ETC5512: Instruction to Open Data

Learning Objectives

Identify whether data are experimental or observational
Delineate the data collection methods
Logically suggest the population that a sample represents

Before your tutorial

Work through the following startR modules:

Do the module on Projects and Paths (Module 4). From this week onward we will assume you know how to use RProjects and why these help us organise our analytics work.
Do the module on Strategies for troubleshooting R (Module 5).

These should take you ~ 50 minutes.

Package Installation

Ensure you have the packages installed from Week 1’s tutorial.

Also install

install.packages("tibble")
install.packages("maps")
install.packages("ggthemes")

Exercise 1

This question relates to the Tidy Tuesday Data on locations of alternative fuel recharging stations. Have a read through this site, and also visit the link to the data providers, DOT.

a. About the data

Read the details about the data at DOT. How is this data collected, do you think?

The U.S. Department of Energy collects this data in partnership with Clean Cities coalitions and their stakeholders to help fleets and consumers find alternative fueling stations.” The implication is that alternative fueling stations provide the details of their service station to the database.

b. Data type

What type of data is this? (observational, experimental, survey, census)

This is closer to a census than any other type. It is beneficial for a fuel provider to be listed in the database, so we would expect that data is available for (almost) all fuel providers.

c. Population vs sample

Describe the population, and what is the sample.

This data could be considered to be the population, not a sample, for a particular time point. It is collected over time, so the data will continue to expand to include new records.
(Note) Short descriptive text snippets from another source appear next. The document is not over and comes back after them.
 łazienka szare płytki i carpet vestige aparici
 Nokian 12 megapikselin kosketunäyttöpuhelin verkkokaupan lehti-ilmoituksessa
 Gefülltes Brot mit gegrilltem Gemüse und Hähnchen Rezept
d. Download and plot the data

Download the data and plot the fueling locations on a map, coloured by fuel type.

library(tidyverse)
library(ggthemes)
library(maps)
library(mapproj)

# Note you can read data directly from a website
stations <- read_csv('https://raw.githubusercontent.com/rfordatascience/tidytuesday/master/data/2022/2022-03-01/stations.csv')
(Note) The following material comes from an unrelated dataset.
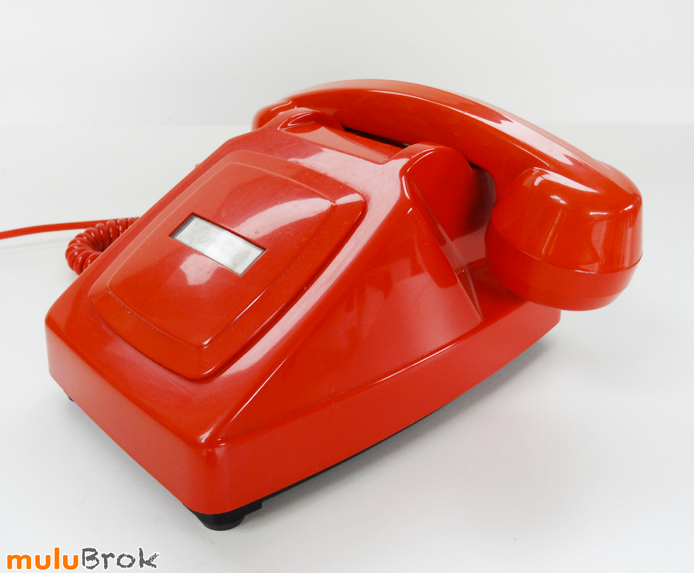 TELEPHONE-ORANGE-24-muluBrok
# Get the map data for the USA
usa <- map_data("state")

# Filter to continental USA using map boundary
stations <- stations |>
  filter(between(LONGITUDE, min(usa$long)-1, max(usa$long)+1),
         between(LATITUDE, min(usa$lat)-1, max(usa$lat)+1))

# Plot the sites on a map 
# Create a different map for each fuel type 

ggplot() + 
  geom_path(data=usa, aes(x=long, y=lat, group=group), colour="grey80") + 
  geom_point(data=stations, aes(x=LONGITUDE, 
                                y=LATITUDE,
                                colour=FUEL_TYPE_CODE),
             alpha=0.8) +
  facet_wrap(~FUEL_TYPE_CODE, ncol=4) +
  coord_map() +
  theme_map() +
  theme(legend.position = "none")

e. New Fuel Stations

Count the number of new stations by month, and make a time series plot by fuel type.

# Time line of opening
stations |>
  mutate(OPEN_DATE = as.Date(OPEN_DATE)) |>
  filter(!is.na(OPEN_DATE)) |>
  mutate(m = month(OPEN_DATE),
         yr = year(OPEN_DATE)) |>
  mutate(open_yrmth = as.Date(paste(yr, m, "01", sep="-"), "%Y-%M-%d")) |>
  group_by(open_yrmth, FUEL_TYPE_CODE) |>
  summarise(nopen = n(), .groups = "drop") |>
ggplot(aes(x=open_yrmth, 
           y=nopen, 
           colour=FUEL_TYPE_CODE)) +
  geom_line() +
  facet_wrap(~FUEL_TYPE_CODE, ncol=4, scales="free_y") +
  ylab("# opening") +
  scale_x_date("", date_labels="%y") +
  theme(legend.position = "none")

g. Fuel growth

If the question to answer is “which alternative fuel vehicle is the fastest growing?” what is the explanatory (independent, predictor) variable and what is the response variable?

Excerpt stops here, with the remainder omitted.